Cellular Responses to Stress and Toxic Insults: Adaptations, Injury, and Death

Question 1

Hypertrophy

Answer 1

Increase in size of cell via growth factors

Question 2

Physiologic Hypertrophy

Answer 2

Seen during increased demand such as exercise (skeletal muscle hypertrophy)

Question 3

Pathologic Hypertrophy

Answer 3

Hypertrophic heart due to hypertension

Via gene protein synthesis and production of orgenelles

Question 4

Selective hypertrophy

Answer 4

Increase in size of subcellular organelle
Example: barbiturates (hypertrophy of the SER)
Alcohol intake (hypertropgy of the SER)

Question 5

Hyperplasia

Answer 5

Increase in the number of cells that also cause increase in organ mass from stem cells

Question 6

Physiologic Hyperplasia

Answer 6

Hormone induced: growth of breasts in puberty, gravid uterus

Compensatory Hyperplasia: regeneration of liver after partial hepatectomy

Question 7

Pathologic Hyperplasia

Answer 7

Occurs due to underlying pathologic process, incred risk for cancer; driven by growth factors/hormones

Endometrial Hyperplasia from PCOD –> Malignant transformation (endometrial carcinoma)

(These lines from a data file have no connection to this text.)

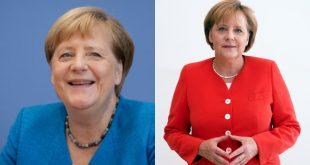 أنجيلا ميركل هتلر القرن الواحد والعشرين…خسرت منصبها بسبب اللاجئين!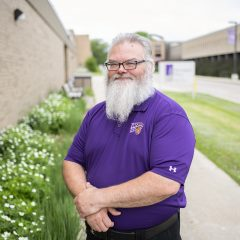 McMeekan Named Western Illinois University Employee of the Month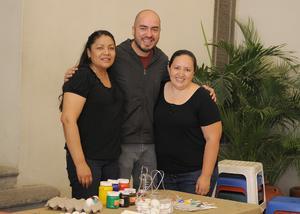 04042016 Rosy, Sergio y Vero.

Prostatic Hyperplasia –> BPH, no malignancy

Viral infections: HSV, no malignancy

Question 8

Atrophy

Answer 8

Apoptosis (Decrease in cell number)

Autophagy - ubiquitin decrease in cell size

Question 9

Physiologic Atrophy

Answer 9

Notochord and thyroglossal duct undergo atrophy during feta development,
If duct persists –> thyroglossal dust

Question 10

Pathologic Atrophy

Answer 10

1 - Decreased work load (disuse atrophy)
2 - Loss of innervation (nerve damage)
3 - Diminished blood supply (may eventually lead to apoptosis of cells/organs –> renal and spleen arteries
4 - Sickle cell repeated vasculoocclusive cyst
5 - Inadequate nutrition
6 - Loss of endo stimulation
7 - Pressure induced atrophy (tumor)

Via ubiquitin-proteasome pathway: cytoskeleton breaksdown; overactivity –> cancer cachexia

Question 11

Atrophic cells residual bodies

Answer 11

Residual bodies are the parts not digested during autophagic lysosomal digestion

Question 12

Atrophic residual bodies example: Brown atrophy of the heart/liver in elderly from lipofuscin granules

Answer 12

From lipofuscin granules found in cytoplasm

Question 13

Metaplasia

Answer 13

Reversible change in which one differentiated cell type is replaced by another type of cell.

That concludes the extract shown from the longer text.